# Buxton / Bakewell



## Rom (Jan 20, 2017)

Are there any good places around Buxton or Bakewell to drink fine coffee? I hope so ?


----------



## Rom (Jan 20, 2017)

Ah well, I suppose I'll carry on with this set up


----------



## Rom (Jan 20, 2017)

Plus a fake chemex but I might take the real one next time.


----------



## MildredM (Feb 13, 2017)

Looks good to me! Did you try anywhere at all (if you've been yet)?


----------



## Rom (Jan 20, 2017)

We are not going until July / August. I will report back if anything is found


----------



## jkb89 (Dec 10, 2014)

The Buxton Taphouse does HasBean coffee @Rom - not sure how good it is as I stuck to the beer!


----------



## Rom (Jan 20, 2017)

jkb89 said:
 

> The Buxton Taphouse does HasBean coffee @Rom - not sure how good it is as I stuck to the beer!
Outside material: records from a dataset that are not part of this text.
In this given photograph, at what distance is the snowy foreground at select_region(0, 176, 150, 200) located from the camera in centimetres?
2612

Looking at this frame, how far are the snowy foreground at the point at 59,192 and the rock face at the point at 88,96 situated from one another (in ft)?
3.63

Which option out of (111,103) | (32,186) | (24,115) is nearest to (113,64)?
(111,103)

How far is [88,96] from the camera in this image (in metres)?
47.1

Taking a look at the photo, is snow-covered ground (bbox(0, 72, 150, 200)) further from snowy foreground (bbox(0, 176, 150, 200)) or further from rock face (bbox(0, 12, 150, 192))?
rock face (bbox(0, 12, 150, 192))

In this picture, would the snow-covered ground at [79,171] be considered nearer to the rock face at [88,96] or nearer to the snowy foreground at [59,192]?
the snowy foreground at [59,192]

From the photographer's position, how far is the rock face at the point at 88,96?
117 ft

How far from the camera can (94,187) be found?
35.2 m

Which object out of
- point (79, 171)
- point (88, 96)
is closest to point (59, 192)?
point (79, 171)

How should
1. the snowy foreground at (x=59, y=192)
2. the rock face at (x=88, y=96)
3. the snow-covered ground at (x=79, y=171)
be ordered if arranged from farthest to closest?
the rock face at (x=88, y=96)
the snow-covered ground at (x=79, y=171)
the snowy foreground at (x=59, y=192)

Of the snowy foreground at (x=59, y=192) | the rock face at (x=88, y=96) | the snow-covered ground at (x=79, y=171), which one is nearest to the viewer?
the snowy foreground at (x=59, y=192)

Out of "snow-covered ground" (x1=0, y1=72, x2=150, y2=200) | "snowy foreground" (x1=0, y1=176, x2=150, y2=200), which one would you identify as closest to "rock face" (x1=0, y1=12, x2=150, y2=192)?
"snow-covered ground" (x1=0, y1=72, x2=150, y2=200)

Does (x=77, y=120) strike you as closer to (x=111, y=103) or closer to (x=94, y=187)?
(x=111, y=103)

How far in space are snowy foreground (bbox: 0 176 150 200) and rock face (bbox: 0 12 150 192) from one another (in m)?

ha, funny that. I've never got further than the Beer either









Im a sucker for the Extra Stout and Extra Porter but there is always something more interesting available.

Good to know now they have good coffee as well


----------



## Aidy (Jul 8, 2015)

Possibly a bit late, but a bit of a left field suggestion - try the coffee at Simply Thai (Buxton).

(Disclaimer - I've not actually been there, but I know the roaster, and I've tried their coffee elsewhere).


----------



## Gjay (Jan 16, 2017)

What about Old Courthouse? Good wine and coffee) and the food is tasty. The venue itself is cosy and nice. Also Cobbles Tea and Coffee Shop in Longnor is worth visiting.


----------